Os quatro marcos convergem mais do que divergem. Todos exigem validação de processos especiais baseada em risco, rastreável e mantida ao longo do tempo. A diferença está nos detalhes de forma e ênfase — não na lógica de fundo.


A base comum: risco, validação, rastreabilidade

A ISO 13485:2016 (cláusula 7.5.6) é o denominador comum — a exigência de validar o que não se pode verificar. A ISO 14971 fornece a lógica de risco que calibra o rigor. Sobre essa base, cada regulação adiciona sua camada.
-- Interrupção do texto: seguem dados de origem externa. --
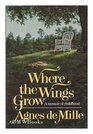 Where the Wings Grow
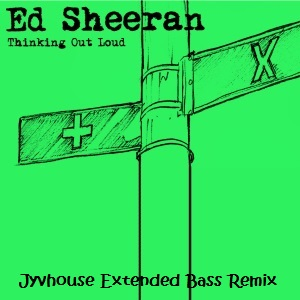 Ed Sheeran - Thinking Out Loud (Jyvhouse Extended Bass Remix)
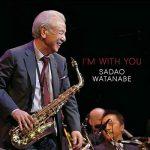 [Album] 渡辺貞夫 – I'm With You (2015.04.01/MP3+FLAC/RAR)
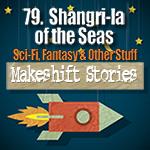 79. Shangri-la of the Seas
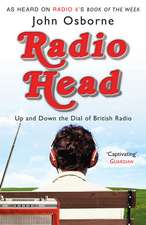 Radio Head: Up and Down the Dial of British Radio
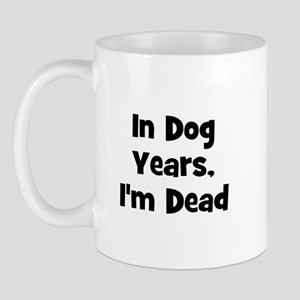 In Dog Years, I'm Dead Mug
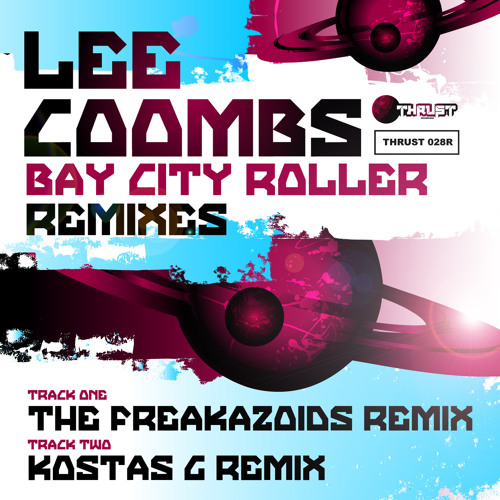 Lee Coombs - Bay City Roller - The Freakazoids Remix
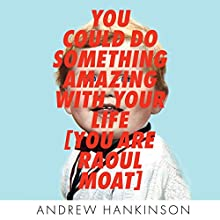 You Could Do Something Amazing with Your Life: You Are Raoul Moat Audiobook by Andrew Hankinson Narrated by Daniel Weyman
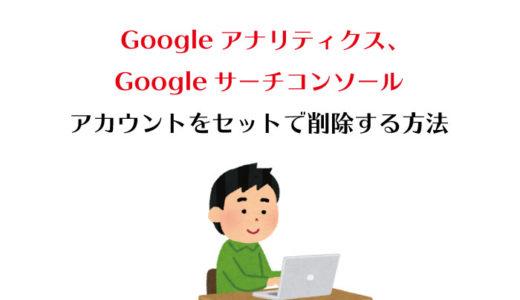 【最新版】Googleアナリティクス・Googleサーチコンソールのアカウントをセットで削除する方法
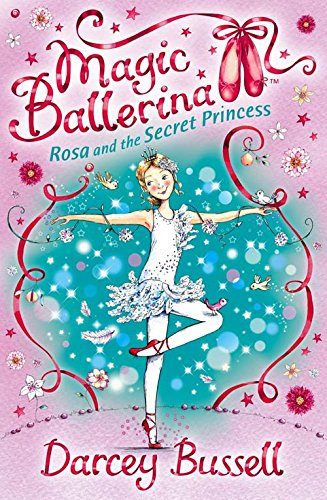 Rosa and the Secret Princess (Magic Ballerina, Book 7) By CBE Darcey Bussell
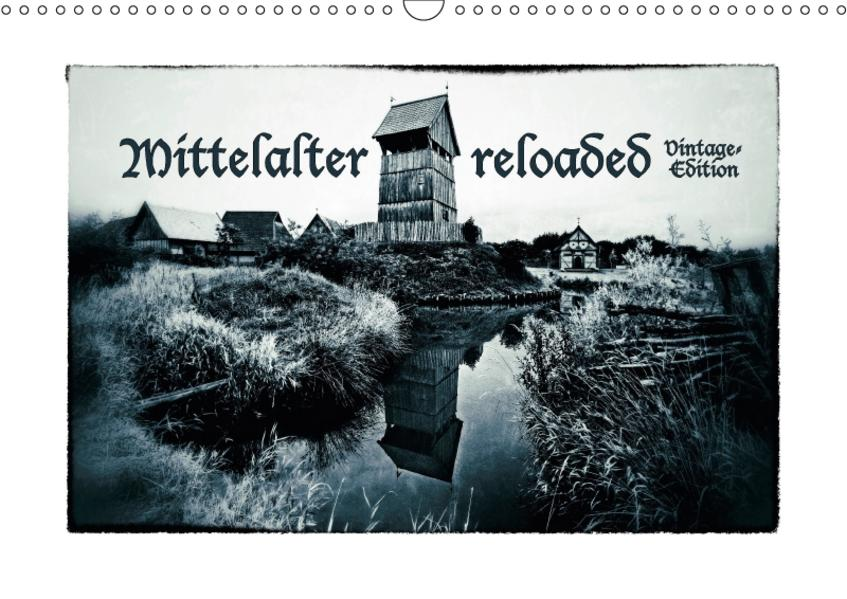 Mittelalter reloaded Vintage-Edition (Wandkalender 2017 DIN A3 quer) - Coverbild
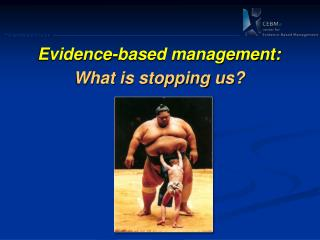 Evidence -based management: What is stopping us?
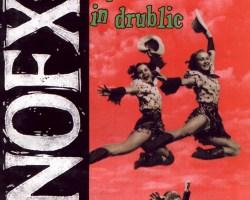 "Disco Inmortal: NOFX- ""Punk in Drublic"" (1994)"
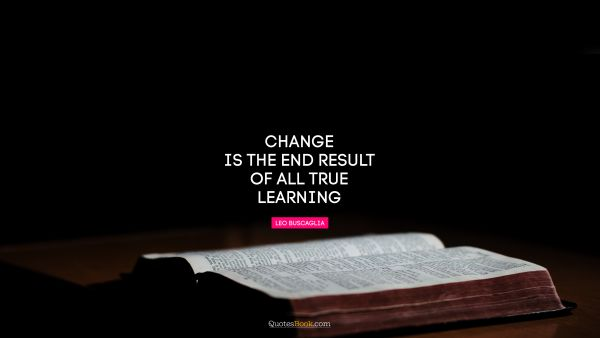 Change is the end result of all true learning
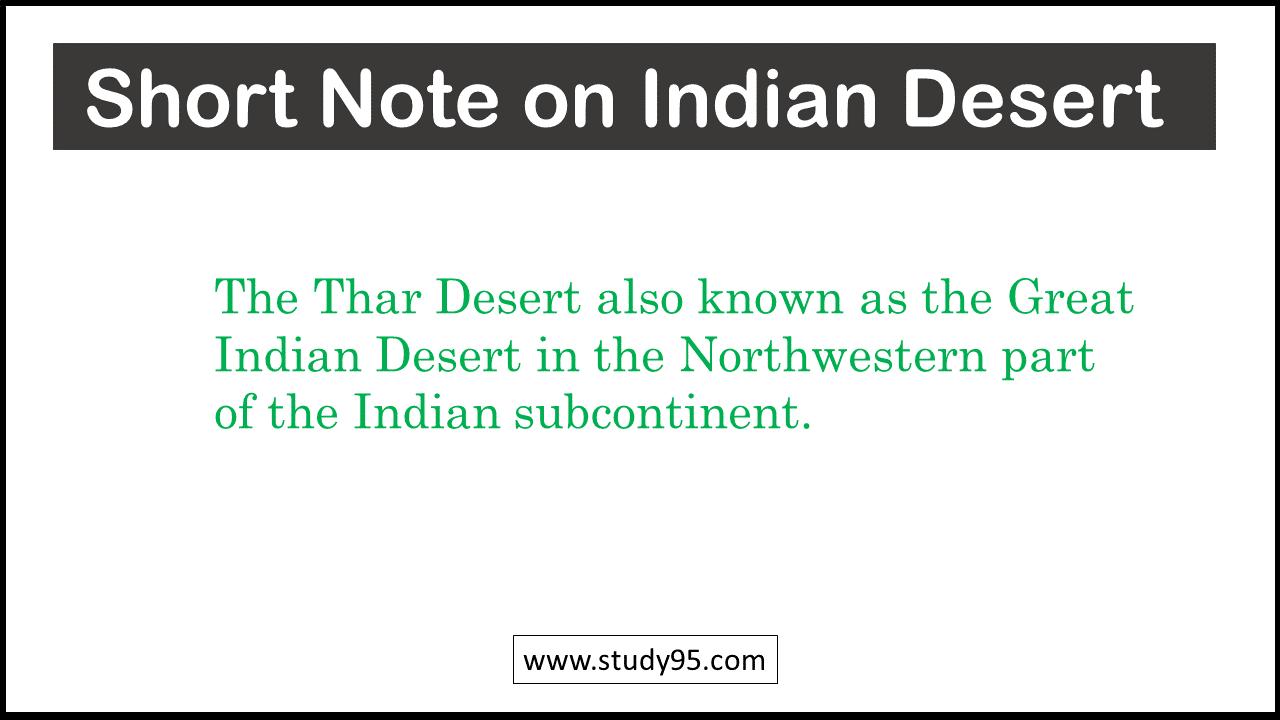 Write a Short note on Indian Thar desert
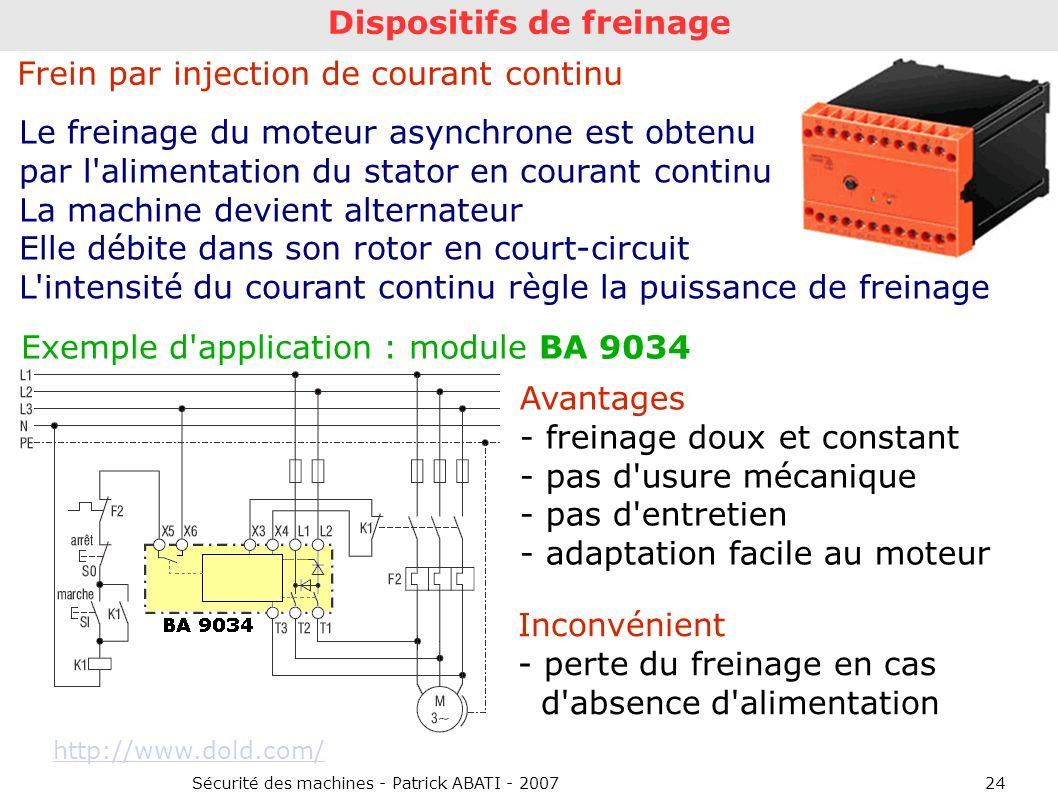 Sécurité des machines - Patrick ABATI - 200724 Dispositifs de freinage Frein par injection de courant continu Le freinage du moteur asynchrone est obt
Quem constrói a partir do núcleo comum atende a todos com um esforço; quem constrói a partir de cada regulação isolada refaz o mesmo trabalho quatro vezes — com quatro chances de inconsistência.

FDA QMSR: a era da convergência

O QMSR (Quality Management System Regulation) substitui o antigo QSR (21 CFR 820) e incorpora a ISO 13485:2016 por referência, em vigor desde 2 de fevereiro de 2026. Na prática, aproxima a exigência americana da norma internacional que a maior parte do mundo já usa — reduzindo, e não aumentando, a distância entre os sistemas. Para quem já opera sob 13485, é convergência; para quem tratava o FDA como universo à parte, é hora de reler.

MDR 745/2017: a barra europeia de evidência

O regulamento europeu mantém forte ênfase em evidência de validação, controle de processo e supervisão por organismo notificado. Esterilização, ambientes controlados e barreira estéril entram no escopo com expectativa de rastreabilidade robusta — e a leitura conjunta com boas práticas de fabricação europeias eleva a barra de documentação e monitoramento. O MDR não pede um sistema diferente; pede o mesmo sistema, com evidência mais densa.

RDC 751/2022: a exigência brasileira sob a mesma lógica

No Brasil, a RDC 751/2022 e as Boas Práticas de Fabricação enquadram a validação de processos especiais na mesma espinha dorsal: risco, validação, controle e registro. Para o fabricante nacional que exporta, a boa notícia é que atender à RDC 751 com um sistema bem estruturado já constrói a maior parte do que FDA e MDR exigem — desde que a arquitetura seja unificada desde o início.

Revalidação e monitoramento contínuo: onde a conformidade se mantém viva

Validar é um marco. Manter validado é o trabalho. Os quatro marcos esperam uma estratégia de revalidação disparada por mudança e por risco — não por calendário arbitrário — e um monitoramento contínuo que comprove que o processo permanece capaz. Mudou fornecedor, layout de carga, material de embalagem, parâmetro de sala limpa? A pergunta não é "quando revalidar por rotina", é "esta mudança afeta a premissa da validação?".

O dossiê e a matriz de rastreabilidade: a prova que amarra tudo

O que transforma um bom sistema em um sistema defensável é a evidência organizada. A matriz de rastreabilidade conecta risco → especificação → ensaio → critério de aceitação → monitoramento, para cada processo especial. O dossiê de validação reúne essa história de forma que qualquer auditor — ANVISA, FDA ou organismo notificado — puxe qualquer fio e encontre o elo seguinte. Um único dossiê bem construído responde às quatro regulações.


O erro estratégico mais comum

Deixar cada mercado dirigir sua própria validação. O resultado é um arquivo fragmentado onde a versão para o FDA diz uma coisa, a da Europa diz outra e a da ANVISA uma terceira — e a primeira inconsistência que um auditor encontra contamina a confiança em todo o resto. Sistema único, evidência única, leitura múltipla: essa é a arquitetura que sobrevive a auditorias em três continentes.

Conformidade fragmentada aprova uma auditoria de cada vez. Um sistema integrado protege o paciente em qualquer mercado — e defende a empresa em todos eles.

A sua validação é um sistema único com várias leituras regulatórias, ou quatro projetos que ainda não se falaram?